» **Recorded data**
§ §

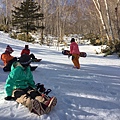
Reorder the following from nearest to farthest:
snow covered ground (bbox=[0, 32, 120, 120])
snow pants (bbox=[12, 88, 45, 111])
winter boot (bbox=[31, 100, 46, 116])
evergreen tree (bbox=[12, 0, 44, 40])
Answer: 1. winter boot (bbox=[31, 100, 46, 116])
2. snow covered ground (bbox=[0, 32, 120, 120])
3. snow pants (bbox=[12, 88, 45, 111])
4. evergreen tree (bbox=[12, 0, 44, 40])

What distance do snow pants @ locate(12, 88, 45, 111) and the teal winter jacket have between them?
10cm

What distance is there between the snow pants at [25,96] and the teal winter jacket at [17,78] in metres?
0.10

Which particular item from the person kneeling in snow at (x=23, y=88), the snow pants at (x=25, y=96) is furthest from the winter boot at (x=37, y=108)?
the snow pants at (x=25, y=96)

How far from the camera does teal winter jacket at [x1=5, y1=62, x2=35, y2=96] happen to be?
4.30m

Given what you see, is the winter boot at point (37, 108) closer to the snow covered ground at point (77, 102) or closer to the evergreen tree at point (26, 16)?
the snow covered ground at point (77, 102)

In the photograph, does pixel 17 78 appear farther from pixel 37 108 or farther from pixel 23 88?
pixel 37 108

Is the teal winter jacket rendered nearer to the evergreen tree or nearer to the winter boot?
the winter boot

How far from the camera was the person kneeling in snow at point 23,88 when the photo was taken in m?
3.96

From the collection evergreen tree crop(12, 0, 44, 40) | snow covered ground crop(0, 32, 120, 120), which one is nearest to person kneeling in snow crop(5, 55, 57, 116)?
snow covered ground crop(0, 32, 120, 120)

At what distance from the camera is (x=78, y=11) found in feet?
137

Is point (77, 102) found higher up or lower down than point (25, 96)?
lower down

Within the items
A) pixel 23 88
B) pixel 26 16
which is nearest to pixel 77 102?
pixel 23 88

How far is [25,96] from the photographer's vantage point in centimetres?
411

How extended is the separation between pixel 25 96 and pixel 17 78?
46 centimetres
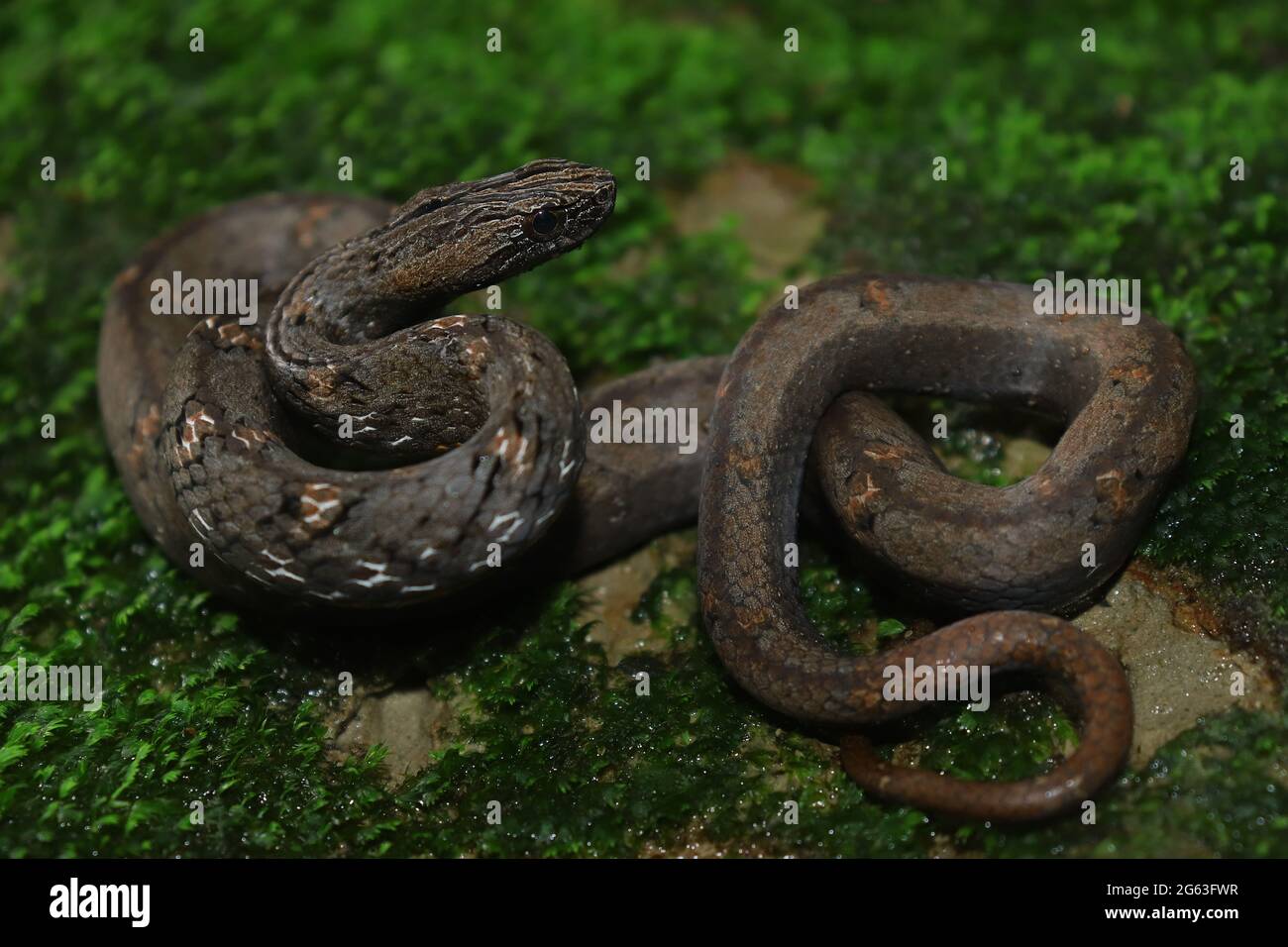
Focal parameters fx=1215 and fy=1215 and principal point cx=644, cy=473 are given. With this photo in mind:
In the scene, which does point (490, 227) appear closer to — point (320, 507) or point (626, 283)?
point (320, 507)

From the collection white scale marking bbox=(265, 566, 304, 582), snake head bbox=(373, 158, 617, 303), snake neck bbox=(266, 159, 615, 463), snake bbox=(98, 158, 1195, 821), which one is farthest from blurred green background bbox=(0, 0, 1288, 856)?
snake head bbox=(373, 158, 617, 303)

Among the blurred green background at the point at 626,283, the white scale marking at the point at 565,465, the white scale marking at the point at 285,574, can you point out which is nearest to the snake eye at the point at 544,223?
the white scale marking at the point at 565,465

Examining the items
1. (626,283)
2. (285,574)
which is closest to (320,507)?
(285,574)

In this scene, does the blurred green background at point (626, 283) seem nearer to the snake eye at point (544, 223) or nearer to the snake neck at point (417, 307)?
the snake neck at point (417, 307)

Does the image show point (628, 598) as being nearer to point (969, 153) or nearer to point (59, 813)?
point (59, 813)

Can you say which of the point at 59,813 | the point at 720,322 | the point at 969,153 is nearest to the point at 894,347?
the point at 720,322

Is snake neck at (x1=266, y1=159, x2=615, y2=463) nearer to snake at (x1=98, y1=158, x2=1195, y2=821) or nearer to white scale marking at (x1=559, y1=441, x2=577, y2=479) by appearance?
snake at (x1=98, y1=158, x2=1195, y2=821)

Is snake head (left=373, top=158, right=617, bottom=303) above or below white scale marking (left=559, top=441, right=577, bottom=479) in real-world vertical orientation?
above
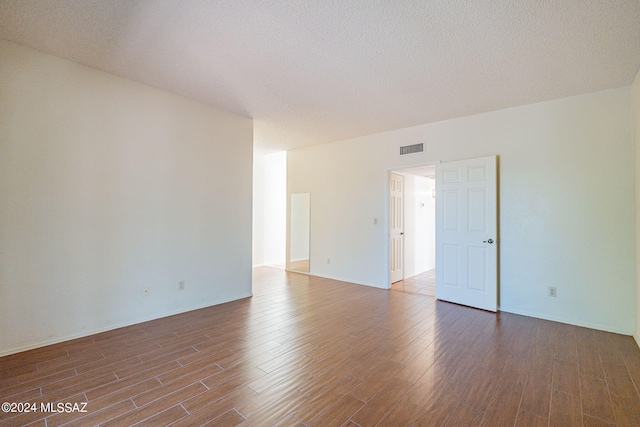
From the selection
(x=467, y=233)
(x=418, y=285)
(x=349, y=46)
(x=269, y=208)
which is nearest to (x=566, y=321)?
(x=467, y=233)

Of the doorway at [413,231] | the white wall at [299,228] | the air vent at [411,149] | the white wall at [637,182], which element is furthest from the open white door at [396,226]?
the white wall at [637,182]

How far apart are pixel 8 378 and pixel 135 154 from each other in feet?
7.80

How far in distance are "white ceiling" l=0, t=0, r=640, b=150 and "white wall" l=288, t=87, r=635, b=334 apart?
375mm

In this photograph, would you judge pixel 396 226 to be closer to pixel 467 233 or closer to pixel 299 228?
pixel 467 233

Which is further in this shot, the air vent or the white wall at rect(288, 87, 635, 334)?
the air vent

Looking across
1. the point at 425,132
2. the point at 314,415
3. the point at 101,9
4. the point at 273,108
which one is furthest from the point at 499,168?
the point at 101,9

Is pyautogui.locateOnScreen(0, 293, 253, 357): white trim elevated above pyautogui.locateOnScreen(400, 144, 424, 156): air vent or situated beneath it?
situated beneath

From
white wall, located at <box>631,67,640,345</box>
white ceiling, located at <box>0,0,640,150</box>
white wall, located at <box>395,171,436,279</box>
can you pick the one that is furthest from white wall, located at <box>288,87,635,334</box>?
white wall, located at <box>395,171,436,279</box>

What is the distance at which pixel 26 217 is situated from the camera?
8.99 feet

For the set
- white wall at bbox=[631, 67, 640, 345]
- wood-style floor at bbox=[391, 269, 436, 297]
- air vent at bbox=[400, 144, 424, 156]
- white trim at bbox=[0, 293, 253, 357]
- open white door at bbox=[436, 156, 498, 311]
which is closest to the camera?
white trim at bbox=[0, 293, 253, 357]

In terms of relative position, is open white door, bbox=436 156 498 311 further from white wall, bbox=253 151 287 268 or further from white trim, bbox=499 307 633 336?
white wall, bbox=253 151 287 268

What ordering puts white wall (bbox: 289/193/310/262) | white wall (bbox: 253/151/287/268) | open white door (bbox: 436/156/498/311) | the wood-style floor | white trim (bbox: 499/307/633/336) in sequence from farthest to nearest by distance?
white wall (bbox: 253/151/287/268) < white wall (bbox: 289/193/310/262) < the wood-style floor < open white door (bbox: 436/156/498/311) < white trim (bbox: 499/307/633/336)

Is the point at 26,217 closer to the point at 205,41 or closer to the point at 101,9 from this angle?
the point at 101,9

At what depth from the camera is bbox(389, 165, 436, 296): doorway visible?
5.48m
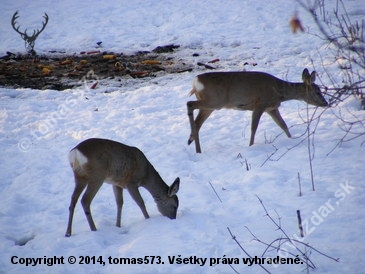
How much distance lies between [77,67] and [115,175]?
27.9 ft

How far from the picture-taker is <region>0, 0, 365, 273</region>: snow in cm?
499

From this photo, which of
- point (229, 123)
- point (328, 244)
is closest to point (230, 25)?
point (229, 123)

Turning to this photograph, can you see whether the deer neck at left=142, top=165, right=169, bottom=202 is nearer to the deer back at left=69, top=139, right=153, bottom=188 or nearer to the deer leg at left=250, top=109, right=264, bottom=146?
the deer back at left=69, top=139, right=153, bottom=188

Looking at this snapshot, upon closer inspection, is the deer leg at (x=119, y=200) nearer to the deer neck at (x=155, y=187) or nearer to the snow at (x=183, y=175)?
the snow at (x=183, y=175)

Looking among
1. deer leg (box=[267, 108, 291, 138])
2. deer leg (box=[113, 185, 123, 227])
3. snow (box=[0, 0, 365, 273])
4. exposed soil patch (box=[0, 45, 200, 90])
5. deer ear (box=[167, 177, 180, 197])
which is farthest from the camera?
exposed soil patch (box=[0, 45, 200, 90])

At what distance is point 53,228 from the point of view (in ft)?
19.4

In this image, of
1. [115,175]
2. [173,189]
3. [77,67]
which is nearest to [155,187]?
[173,189]

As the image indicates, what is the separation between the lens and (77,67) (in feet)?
45.4

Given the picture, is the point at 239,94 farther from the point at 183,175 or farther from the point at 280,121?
the point at 183,175

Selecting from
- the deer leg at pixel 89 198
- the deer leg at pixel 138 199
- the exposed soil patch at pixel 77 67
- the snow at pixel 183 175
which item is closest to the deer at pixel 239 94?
the snow at pixel 183 175

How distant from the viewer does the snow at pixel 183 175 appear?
4.99m

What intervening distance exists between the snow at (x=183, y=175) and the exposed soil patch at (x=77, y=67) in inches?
26.7

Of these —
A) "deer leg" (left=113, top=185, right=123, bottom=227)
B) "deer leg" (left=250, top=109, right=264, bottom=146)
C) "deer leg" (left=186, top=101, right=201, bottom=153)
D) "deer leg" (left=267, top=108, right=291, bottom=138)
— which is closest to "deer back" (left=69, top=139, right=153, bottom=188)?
"deer leg" (left=113, top=185, right=123, bottom=227)

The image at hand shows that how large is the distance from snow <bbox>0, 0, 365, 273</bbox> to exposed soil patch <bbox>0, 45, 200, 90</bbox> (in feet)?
2.23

§ §

» **AIM**
Render the listing from its start up to and including the line containing "3. snow pants (bbox=[12, 88, 45, 111])" as a JSON list of strings, one string per line, skipping blank lines and leaving out the pictures.

» **RESULT**
[
  "Reorder the following from nearest to farthest:",
  "snow covered ground (bbox=[0, 32, 120, 120])",
  "snow pants (bbox=[12, 88, 45, 111])",
  "winter boot (bbox=[31, 100, 46, 116])",
  "evergreen tree (bbox=[12, 0, 44, 40])",
  "Answer: 1. winter boot (bbox=[31, 100, 46, 116])",
  "2. snow covered ground (bbox=[0, 32, 120, 120])",
  "3. snow pants (bbox=[12, 88, 45, 111])"
]